La préservation des requins tient surtout de la logique économique qu’ils représentent. Des études socio-économiques ont démontré que 71% des plongeurs étaient prêts à payer plus cher leur séjour ou leur croisière pour voir des requins plutôt que n’importe quelles autres espèces.
La valeur mondiale annuelle de la pêche aux requins commercialisée directement des pêcheurs aux exportateurs rapporte environ 480 millions USD. Cette manne est en baisse du fait de la diminution considérable des populations de requins dans le monde. En revanche, une étude de l’Université de Colombie Britannique en 2013 a démontré que les dépenses mondiales pour l’écotourisme lié aux requins sont d’environ 314 millions USD par an. Les estimations annoncent une augmentation de 50% dans les vingt ans à venir.
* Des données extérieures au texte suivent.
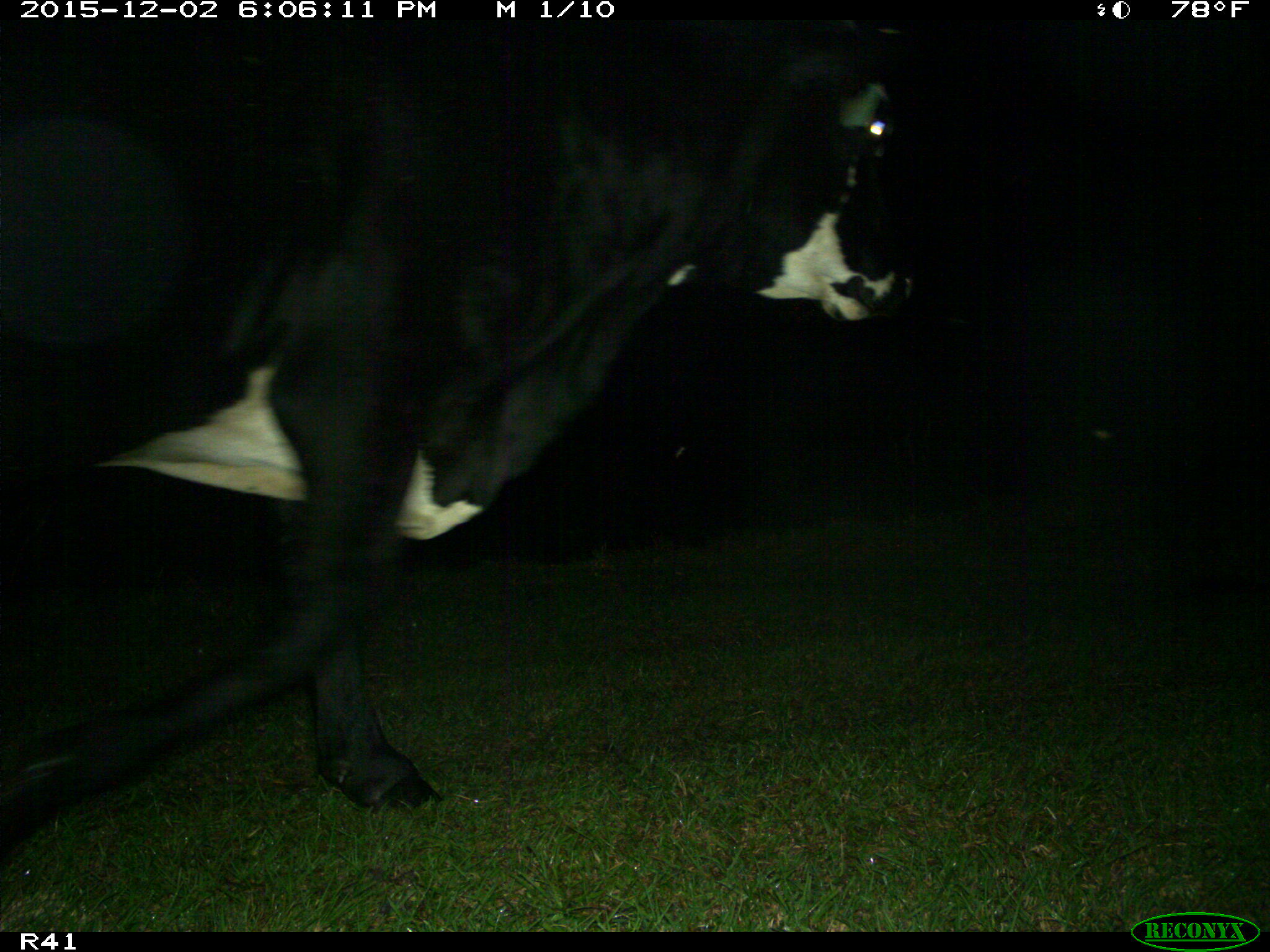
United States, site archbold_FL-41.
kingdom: Animalia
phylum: Chordata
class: Mammalia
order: Artiodactyla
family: Bovidae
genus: Bos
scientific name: Bos taurus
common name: domestic cow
Certains pays dont l’économie est fortement dépendante de l’écotourisme ont compris l’intérêt que pouvait représenter la conservation des requins et se sont orientés vers la création de sanctuaires et d’aires marines protégées dédiées aux requins.
Aujourd’hui, il existe vingt sanctuaires à requins répartis dans dix-neuf pays, dont la superficie totale couvre plus de 18 millions de km². Dans ces zones, la pêche au requin est strictement interdite et contrôlée, sous peine de lourdes sanctions. Les requins y évoluent donc en paix, loin de la traque acharnée des pêcheurs. C’est un premier pas pour leur conservation, même s’il est difficile de contrôler vraiment ces vastes étendues et d’empêcher le braconnage. Quelques nations insulaires manquent de ressources humaines et financières pour faire appliquer correctement ces mesures.
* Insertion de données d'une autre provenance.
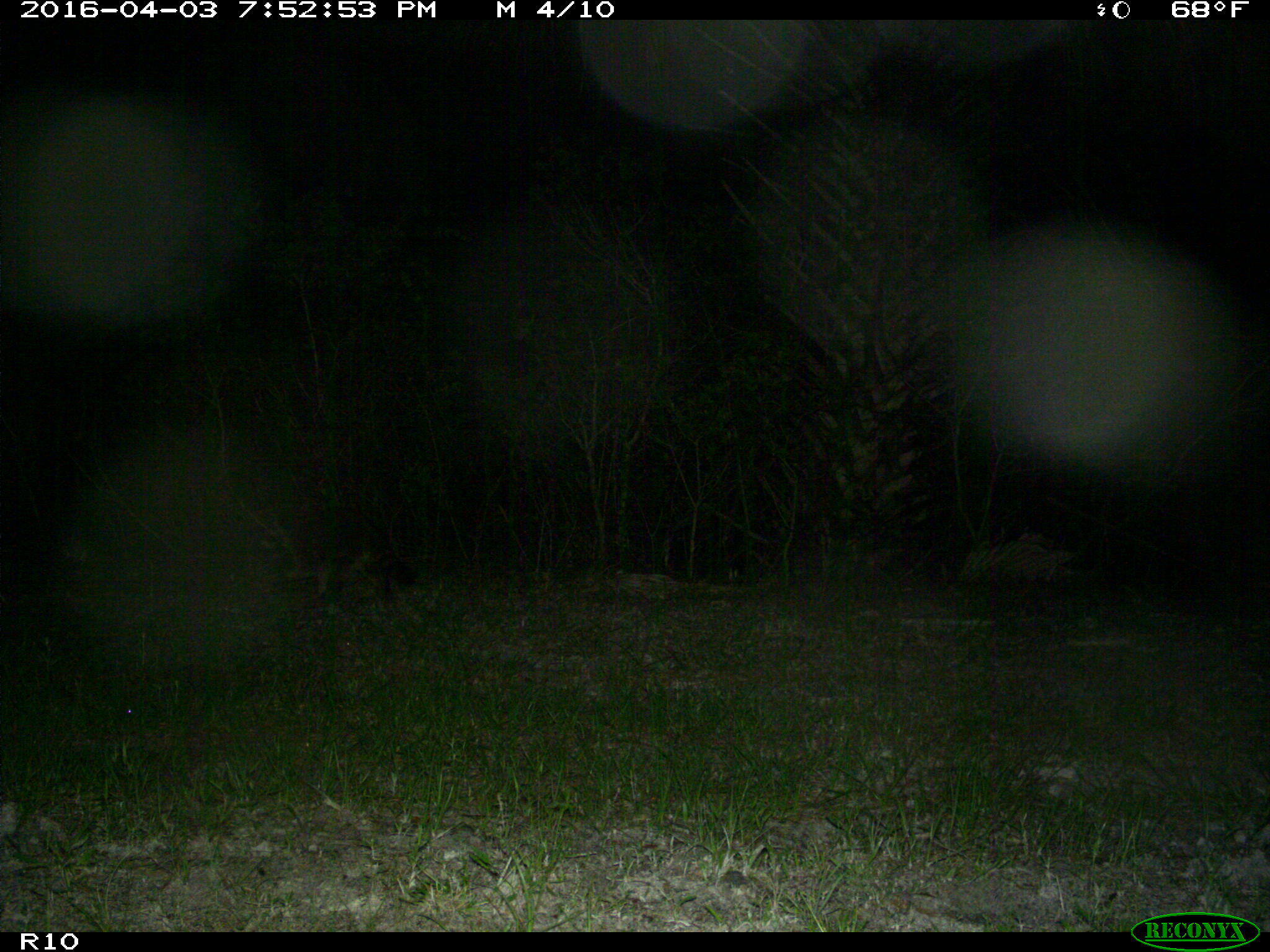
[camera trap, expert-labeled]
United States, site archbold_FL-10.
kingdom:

Dans certains cas, par exemple aux Îles Fidji, aux Maldives ou à Donsol aux Philippines, les activités de pêche au requin ont été converties en activités écotouristiques et ont créé des emplois durables, tels que moniteurs de plongée, marins, capitaines de bateau, chauffeurs de taxi, hôtellerie… etc. Même aux Bahamas, haut lieu de la pêche sportive, chaque requin ferré sur une ligne doit obligatoirement être rejeté à l’eau, même mort, afin d’en éviter le commerce. Dans cet archipel, l’écotourisme requin contribue à 60% annuels du PIB du pays !
Le tourisme requin participe donc fortement à la création de sanctuaires et à des programmes de protection et de conservation des requins.
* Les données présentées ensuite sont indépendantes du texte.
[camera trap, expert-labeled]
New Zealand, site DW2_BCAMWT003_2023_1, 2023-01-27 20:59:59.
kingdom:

De plus, l’écotourisme peut avoir un rôle éducatif et permettre une synergie entre les activités touristiques et les recherches scientifiques. En effet, un tel mariage entre recherche et écotourisme peut être bénéfique à la gestion des populations de requins.
Il est toutefois légitime de se demander si cette activité ne contribue pas à l’impact direct de l’homme sur l’environnement des requins et si, à long terme, l’écotourisme est réellement bénéfique pour les requins et leurs écosystèmes, ou bien si l’intérêt ne serait pas plus économique qu’écologique…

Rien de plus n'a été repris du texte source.